PROBLEM DESCRIPTION: Below are some records. Quote exactly the lines from the one that contains "Die leckeren, kohlenhydratarmen" through the last, both included, and leave out the pictures.

Records from a data collection
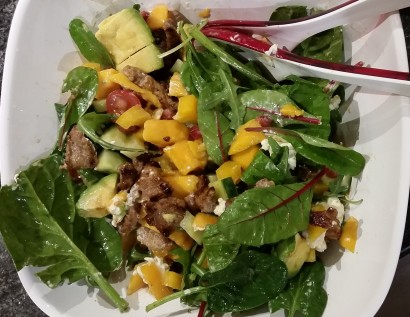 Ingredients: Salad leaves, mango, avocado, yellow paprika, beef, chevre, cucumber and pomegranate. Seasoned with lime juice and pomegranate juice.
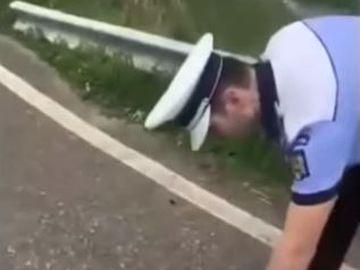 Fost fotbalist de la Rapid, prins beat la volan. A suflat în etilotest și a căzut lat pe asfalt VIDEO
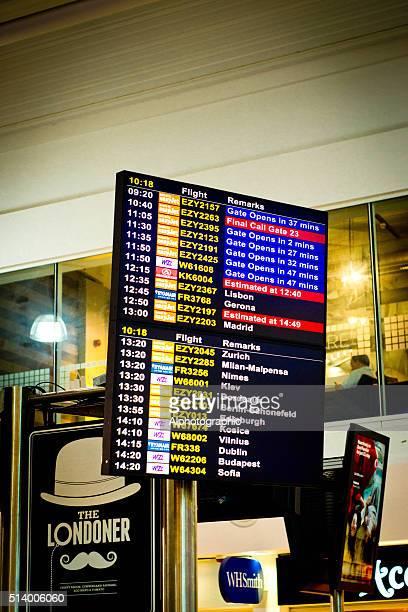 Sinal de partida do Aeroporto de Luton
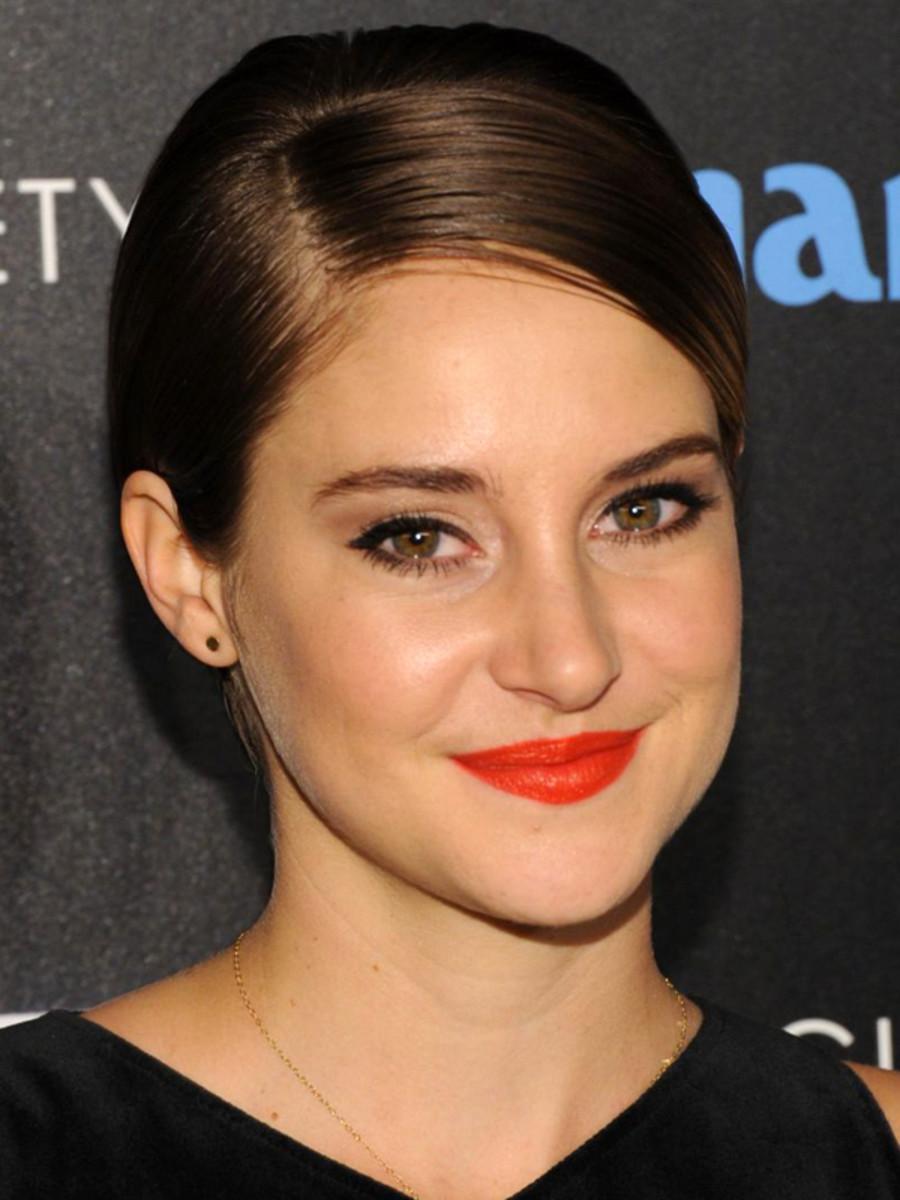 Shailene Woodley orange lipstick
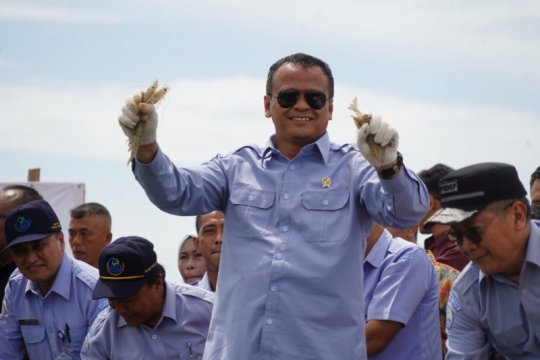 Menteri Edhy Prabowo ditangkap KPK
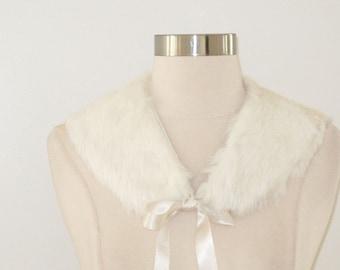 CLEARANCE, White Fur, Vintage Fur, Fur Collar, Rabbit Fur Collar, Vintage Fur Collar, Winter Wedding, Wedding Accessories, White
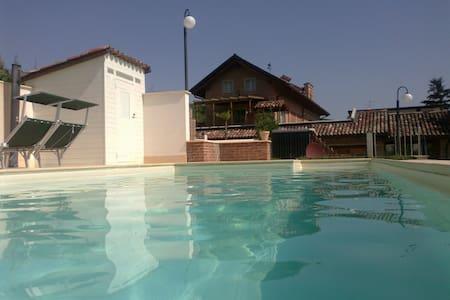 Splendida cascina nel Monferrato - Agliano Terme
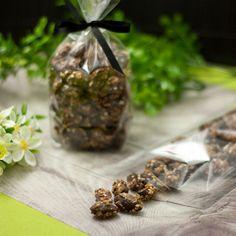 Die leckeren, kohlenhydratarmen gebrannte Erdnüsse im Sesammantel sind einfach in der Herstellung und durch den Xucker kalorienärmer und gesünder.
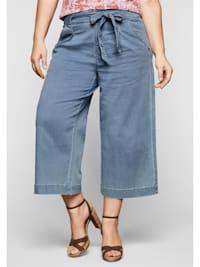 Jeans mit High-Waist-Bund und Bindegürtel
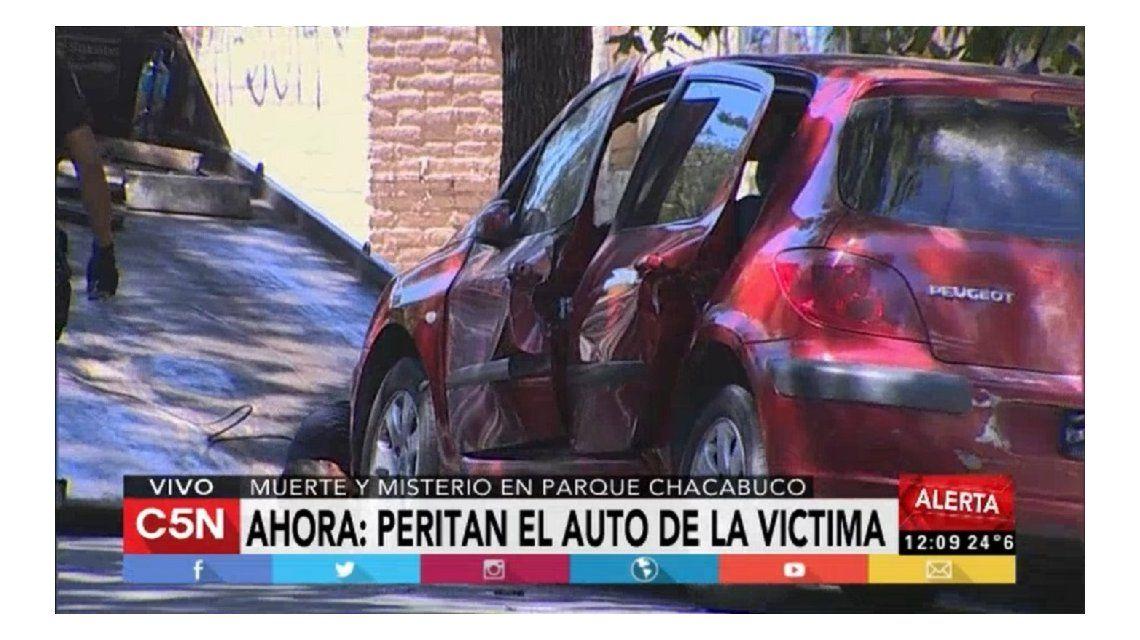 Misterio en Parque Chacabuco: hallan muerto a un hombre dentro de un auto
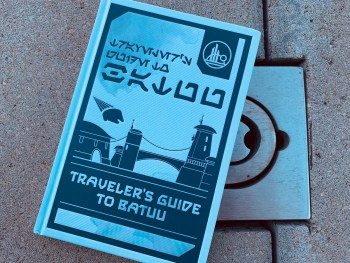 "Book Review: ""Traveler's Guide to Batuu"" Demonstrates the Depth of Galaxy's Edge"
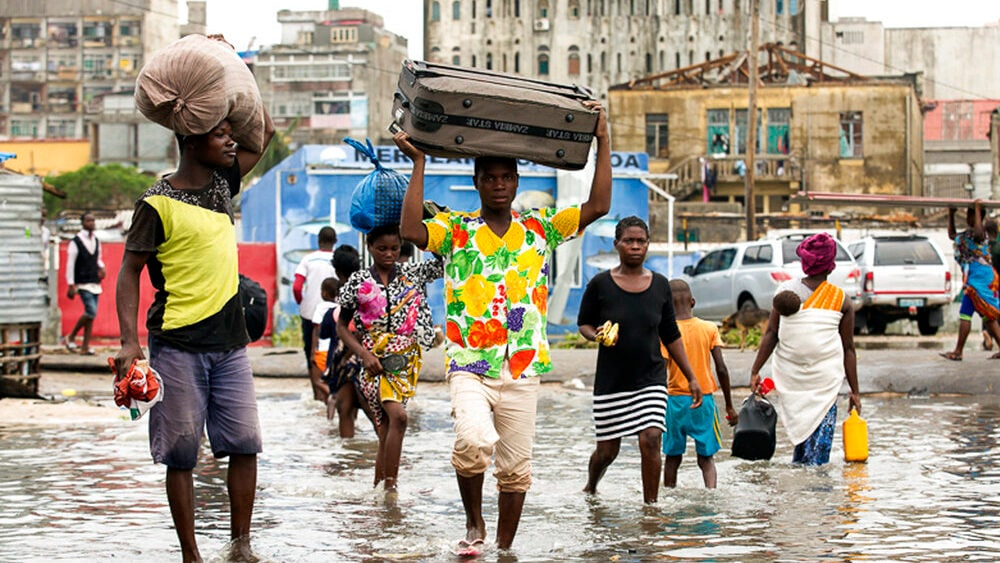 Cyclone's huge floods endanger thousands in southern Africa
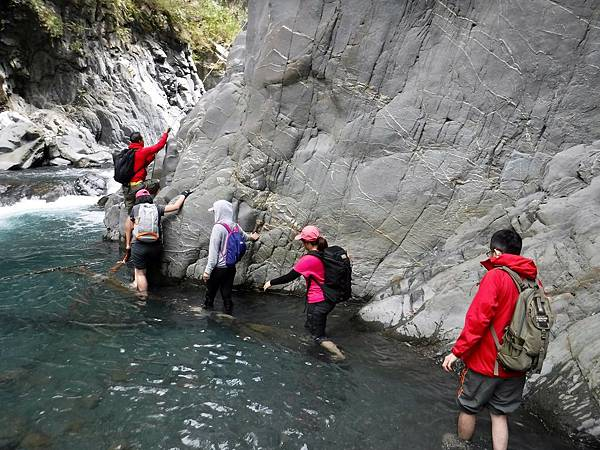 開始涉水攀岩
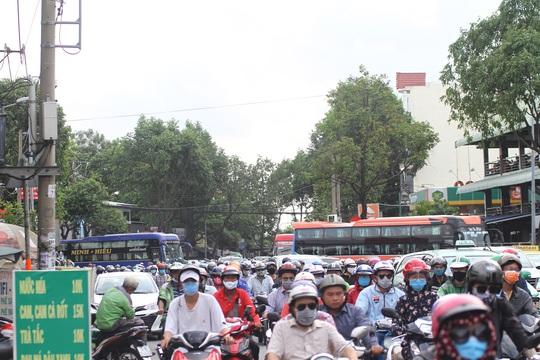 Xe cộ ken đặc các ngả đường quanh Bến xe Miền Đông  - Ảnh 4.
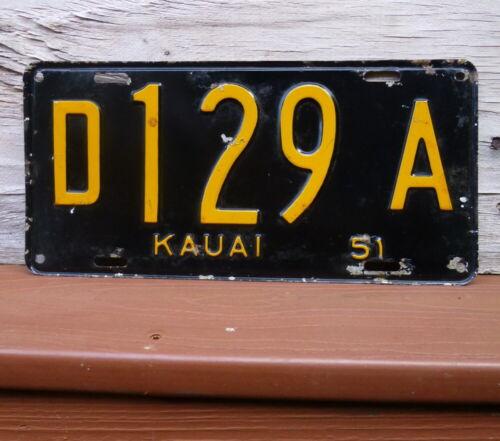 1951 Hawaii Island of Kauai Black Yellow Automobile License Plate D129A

EXPECTED ANSWER:
 Die leckeren, kohlenhydratarmen gebrannte Erdnüsse im Sesammantel sind einfach in der Herstellung und durch den Xucker kalorienärmer und gesünder.
 Jeans mit High-Waist-Bund und Bindegürtel
 Misterio en Parque Chacabuco: hallan muerto a un hombre dentro de un auto
 "Book Review: ""Traveler's Guide to Batuu"" Demonstrates the Depth of Galaxy's Edge"
 Cyclone's huge floods endanger thousands in southern Africa
 開始涉水攀岩
 Xe cộ ken đặc các ngả đường quanh Bến xe Miền Đông  - Ảnh 4.
 1951 Hawaii Island of Kauai Black Yellow Automobile License Plate D129A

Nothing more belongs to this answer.